Valmet is participating in the establishment of a new plant for production of odor free kraft lignin. Lignin is a renewable alternative to many fossil-based materials, and an odor free lignin can be used in many manufactured items.
Valmet will support the construction of a new plant for production of odor free lignin. Construction and operation will be managed by the research institute RISE, and financing is supported by the region of Värmland, Sweden.
Anders Arkell, researcher at RISE and project manager for the new plant, is excited about the possibilities:
” This plant will be a unique test facility and we believe that it will help re-open markets for lignin-based products where product development has been paused. We are very happy about this project and the financial support we have received.”
The location is ideal for this kind of development. The new plant will be built at RISE LignoCity, an existing, open test bed where companies can verify new ways to refine and increase the value of lignin. LignoCity is located next to the Nordic Paper Bäckhammar pulp mill, and this ensures good access to knowledge on wood processing and refining.
According to RISE, several companies have signaled interest in the new facility, and the project is also supported by local regional authorities. Marko Lasic, the region of Värmland, see opportunities for business growth:
” The region of Värmland is very positive to RISE creating a good environment with a research infrastructure that is open and transparent for small and medium-sized companies within the forest-based bioeconomy.”
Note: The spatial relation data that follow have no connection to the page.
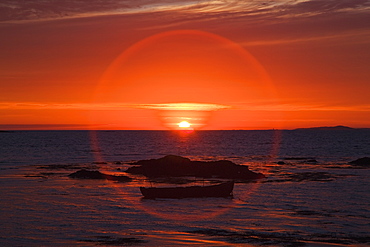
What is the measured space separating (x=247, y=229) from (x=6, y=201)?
66.9 ft

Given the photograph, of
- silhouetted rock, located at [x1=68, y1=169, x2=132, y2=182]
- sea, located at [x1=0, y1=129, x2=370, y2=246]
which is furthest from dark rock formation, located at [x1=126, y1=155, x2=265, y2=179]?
sea, located at [x1=0, y1=129, x2=370, y2=246]

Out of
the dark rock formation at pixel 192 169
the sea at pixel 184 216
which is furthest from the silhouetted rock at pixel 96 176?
the dark rock formation at pixel 192 169

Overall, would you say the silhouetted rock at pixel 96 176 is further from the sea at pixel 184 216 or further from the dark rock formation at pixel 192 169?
the dark rock formation at pixel 192 169

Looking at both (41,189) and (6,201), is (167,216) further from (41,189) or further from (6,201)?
(41,189)

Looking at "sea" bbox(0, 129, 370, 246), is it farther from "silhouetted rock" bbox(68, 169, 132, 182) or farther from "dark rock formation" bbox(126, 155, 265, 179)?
"dark rock formation" bbox(126, 155, 265, 179)

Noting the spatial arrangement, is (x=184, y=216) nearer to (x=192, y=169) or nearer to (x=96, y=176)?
(x=96, y=176)

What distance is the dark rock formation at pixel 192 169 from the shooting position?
195ft

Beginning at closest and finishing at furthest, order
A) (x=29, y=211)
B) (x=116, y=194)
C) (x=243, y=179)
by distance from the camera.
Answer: (x=29, y=211)
(x=116, y=194)
(x=243, y=179)

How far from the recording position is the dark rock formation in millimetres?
59325

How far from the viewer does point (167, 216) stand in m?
31.8

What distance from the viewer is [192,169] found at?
62750mm

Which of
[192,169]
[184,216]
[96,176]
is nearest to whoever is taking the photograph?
[184,216]

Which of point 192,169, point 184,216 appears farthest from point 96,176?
point 184,216

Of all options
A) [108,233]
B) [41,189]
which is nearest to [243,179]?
[41,189]
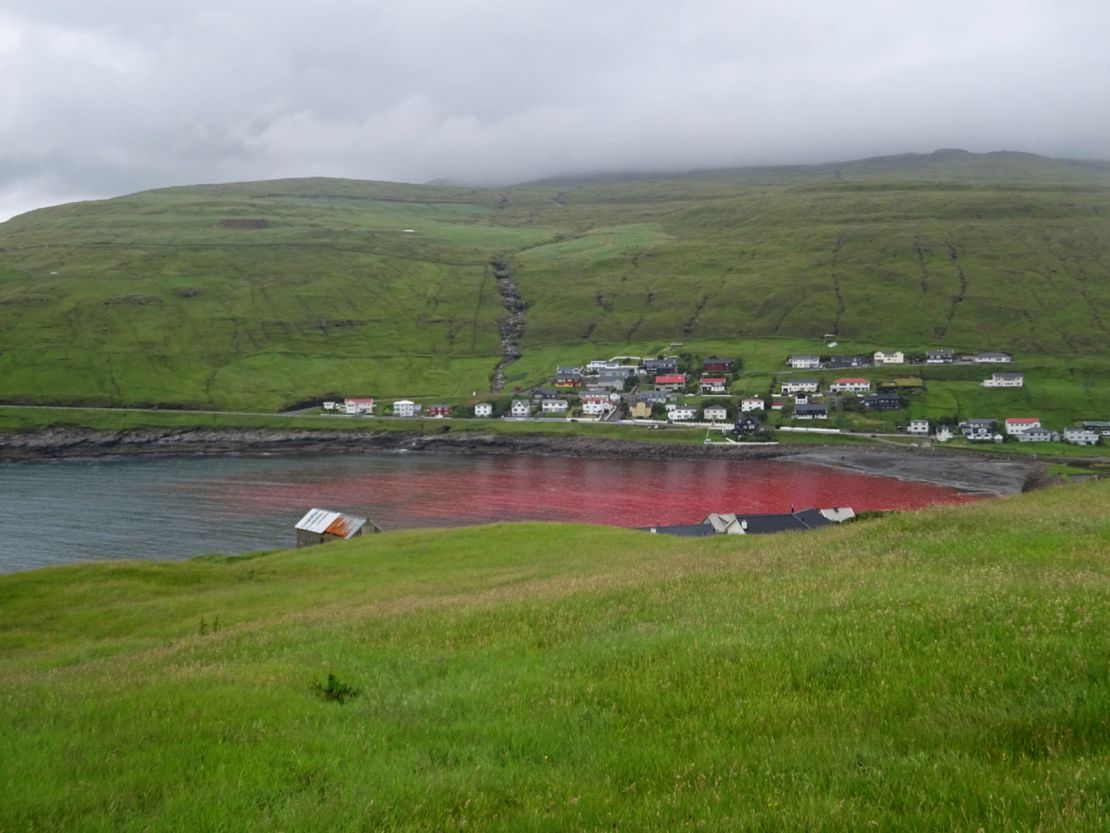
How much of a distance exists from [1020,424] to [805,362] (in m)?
55.2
LignoBoost, Valmet’s technology for lignin extraction, has been built in several pulp mills and Valmet and RISE have a long common history in the development of lignin technology. Hanna Karlsson, manager ash & lignin technologies at Valmet, believes that the new plant will support further development of kraft lignin:
” We have been focusing on processes that tailor the qualities of extracted lignin for some time now, and RISE is the perfect partner for this work. Odor is one of the few roadblocks that remain for lignin. Once that has been removed, the number of options for lignin increase dramatically.
Plastics is an area that I think has a lot of potential. Many manufactured products are made from plastics, and in many cases, it is important that the products do not smell. An odor free lignin can be used instead of the fossil raw materials that are used today. And since lignin is renewable and does not generate micro-plastics, switching to lignin will be a big step towards sustainability.”
According to Hanna, the new plant is the logical next step for LignoBoost lignin:
” I am confident that this new plant will bring valuable knowledge and development. RISE is a very capable research partner and the commitment we see from local authorities will certainly also help. This project is a big step towards increased expertise and growth that is needed to bring lignin forward.”